Das Vorgängeralbum „Bereue nichts“ verdunkelte letztes Jahr so manche schräg baumelnde Querdenkerpysche beschwerend mit nachhaltiger morbider Tristesse.

Nun schieben die manisch sarkastischen Gothic Dark Metal-Entertainer um den beschwörenden Gruftbarden Allen B. Konstanz den inhaltsschweren „Nachruf“ hinterher. Diese neue und vierte Liederkollektion im Albumformat zeigt den suizidalpoetischen Verzweiflungssound des in allen Belangen abgründig wirkenden Quartetts in erwartungsgemäß gefräßig verzehrender Manier. Böse Rammstein-Lyrik gibt es inklusive.

Musikerseele und Produzententalent Markus Stock, wie in seiner Hauptcombo The Vision Bleak auch hierbei als Schwadorf präsent, sorgt als Gitarrist erneut für so manchen unheimlichen Wonneschauer.

Auch Gitarrist und Songtexter Ronny Fimmel dehnt unter seinem besser bekannten Künstlernamen Yantit erneut die Stahlstränge seiner liebsten Sechssaitigen.

Der „aufgeklärten“ Außenwelt an sich hat dieser allzu menschlich gebliebene Gegenwartsflüchtling nach wie vor nichts zu sagen, wie er wissen lässt.

„Vielen Dank für die wirklich sehr schöne Frage. [lacht ] Der ,Menschheit‘ habe ich nichts mitzuteilen und kann es auch gar nicht. Wie du bereits so schön formuliert hast: Sie ist ja schon verdorben und besteht hauptsächlich aus Dummbatzen … das wäre so, als wenn man aus Darkthrone plötzlich wieder Black Metal oder aus dem ,Wacken‘ ein Festival, bei welchem es um die Musik geht, machen wollte. Unser Nachruf richtet sich an eine Handvoll Menschen mit einem eigenen Gehirn und einem Herzen in der Brust.“

Yantit bedauert im Weiteren merklich, dass es, im Gegensatz zum vorherigen Langspiel-Release von Ewigheim, diesmal keine ausgekoppelte Single geben wird.

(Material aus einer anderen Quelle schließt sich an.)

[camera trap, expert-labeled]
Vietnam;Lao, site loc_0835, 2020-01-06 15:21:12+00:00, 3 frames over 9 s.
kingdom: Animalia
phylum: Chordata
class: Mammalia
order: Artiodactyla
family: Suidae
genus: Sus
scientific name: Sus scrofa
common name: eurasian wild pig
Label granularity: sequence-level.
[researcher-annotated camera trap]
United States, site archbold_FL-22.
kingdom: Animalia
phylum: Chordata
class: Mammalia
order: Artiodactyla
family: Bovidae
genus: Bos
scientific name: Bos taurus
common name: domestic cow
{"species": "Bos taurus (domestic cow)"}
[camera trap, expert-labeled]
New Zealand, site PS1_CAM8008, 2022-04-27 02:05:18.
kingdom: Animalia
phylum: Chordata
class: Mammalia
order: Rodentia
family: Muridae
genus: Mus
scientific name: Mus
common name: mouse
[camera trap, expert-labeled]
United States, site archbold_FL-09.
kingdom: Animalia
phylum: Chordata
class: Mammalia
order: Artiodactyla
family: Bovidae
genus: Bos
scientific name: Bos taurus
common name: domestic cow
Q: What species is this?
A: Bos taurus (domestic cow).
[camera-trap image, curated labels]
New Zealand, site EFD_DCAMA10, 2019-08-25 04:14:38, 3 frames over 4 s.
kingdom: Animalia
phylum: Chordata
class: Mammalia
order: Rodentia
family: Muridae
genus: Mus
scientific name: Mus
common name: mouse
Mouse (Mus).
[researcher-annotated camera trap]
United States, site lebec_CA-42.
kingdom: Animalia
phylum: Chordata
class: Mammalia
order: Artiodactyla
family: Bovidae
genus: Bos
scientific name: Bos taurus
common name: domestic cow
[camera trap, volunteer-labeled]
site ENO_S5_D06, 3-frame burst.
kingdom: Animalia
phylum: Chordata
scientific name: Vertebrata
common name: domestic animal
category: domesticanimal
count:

„Das liegt darin begründet, dass die ,Dürrer Mann‘-Single leider nicht das erhoffte Interesse hervorgerufen hat. Im Gegenteil, für einen kurzen Moment hatten wir sogar Zweifel daran, ob nach der langen Pause überhaupt noch Interesse an Ewigheim besteht. Zum Glück wurden wir eines Besseren belehrt. ,Bereue Nichts‘ hat gezeigt, dass es noch genug Leute gibt, die sich eine Platte kaufen und deren Unterstützung über das Herunterladen einzelner Lieder oder ein flüchtig riskiertes Ohr bei Youtube hinaus geht. Aber vielleicht tragen diese Zeilen ja etwas dazu bei, dass es zum nächsten Album wieder eine Single geben wird. Ich liebe diese Dinger und diejenige zu ,Dürrer Mann‘ ist einfach nur großartig.“

Nachfolgend danach befragt, wie er sich derzeit im Innersten fühlt, angesichts der ganzen vollzogenen Arbeit etc. am neuen Album, verfinstert sich seine Miene anfänglich erstmal. Yantit:

„Nicht so gut, aber das hat andere und zum Teil auch private Gründe. Meine Mutter ist vor zwei Jahren (noch viel zu jung) an Demenz erkrankt und jetzt in ein Pflegeheim gekommen. Es ist schon unheimlich, dass ich mit dem Text von ,Was bleibt‘ auf dem Album ,Bereue Nichts‘, in dem es heißt ,…es ist besser zu sterben, als die Reste zu sehen…‘ die Möglichkeit habe, einigen Menschen meine Gedanken mit auf den Weg zu geben und auf der anderen Seite ausgerechnet ihr (meiner Mutter) diesen Ansatz nicht vermitteln konnte. Wir hatten nie ein enges Verhältnis und sie ahnt nicht einmal, dass es Ewigheim überhaupt gibt. Es ist tragisch … jetzt, da ich mir wünsche, sie hätte dieses Problem selbst gelöst, als sie noch in der Lage dazu war, ist es zu spät … und man kann nur noch daraus lernen! Hinzu kommen noch … ich nenne es mal diverse ,Dinge‘. [lacht] Aber schön, dass du nachfragst, auch wenn du sicher andere Antworten erwartet hattest. Ich probiere es einfach noch mal: Das schönste Gefühl stellt sich bei mir ein, wenn ich Musik mache. Also versuche ich, nachdem ein Album fertig ist, so schnell wie möglich an neuen Stücken und Texten zu arbeiten. Die zweite - und im Fall von Ewigheim sehr vordergründige - Art von Gefühlen, sind die, die durch die Reaktionen der Hörer (auf Musik und Texte) bei mir ausgelöst werden. Leider gibt es diese immer nur in kleinen Happen und auch erst nach der Veröffentlichung einer Platte.“

Der weitere Dialog widmet sich der Frage, wie abartig diese vier seltsamen Racker den Release von „Nachruf“ abfeiern werden.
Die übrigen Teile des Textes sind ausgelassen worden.